(Stored entries)
_ _ _

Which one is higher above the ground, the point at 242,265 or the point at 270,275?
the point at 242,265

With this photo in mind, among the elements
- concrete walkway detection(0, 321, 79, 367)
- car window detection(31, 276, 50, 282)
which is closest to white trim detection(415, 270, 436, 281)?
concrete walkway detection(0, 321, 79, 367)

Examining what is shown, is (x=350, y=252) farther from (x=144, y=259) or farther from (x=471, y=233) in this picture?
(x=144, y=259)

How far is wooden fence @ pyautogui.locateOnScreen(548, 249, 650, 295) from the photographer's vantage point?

_ _ _

## THE EXERCISE
Extract all of the data above, reproducing each line verbatim.

## EXPECTED ANSWER
Which one is higher above the ground, the point at 242,265 or the point at 270,275?
the point at 242,265

With this photo in mind, among the elements
- concrete walkway detection(0, 321, 79, 367)
- car window detection(31, 276, 50, 282)
which is closest to white trim detection(415, 270, 436, 281)?
concrete walkway detection(0, 321, 79, 367)

Examining what is shown, is (x=350, y=252) farther from (x=144, y=259) or farther from (x=471, y=233) in this picture?
(x=144, y=259)

How far is wooden fence @ pyautogui.locateOnScreen(548, 249, 650, 295) from the photographer's vantage point?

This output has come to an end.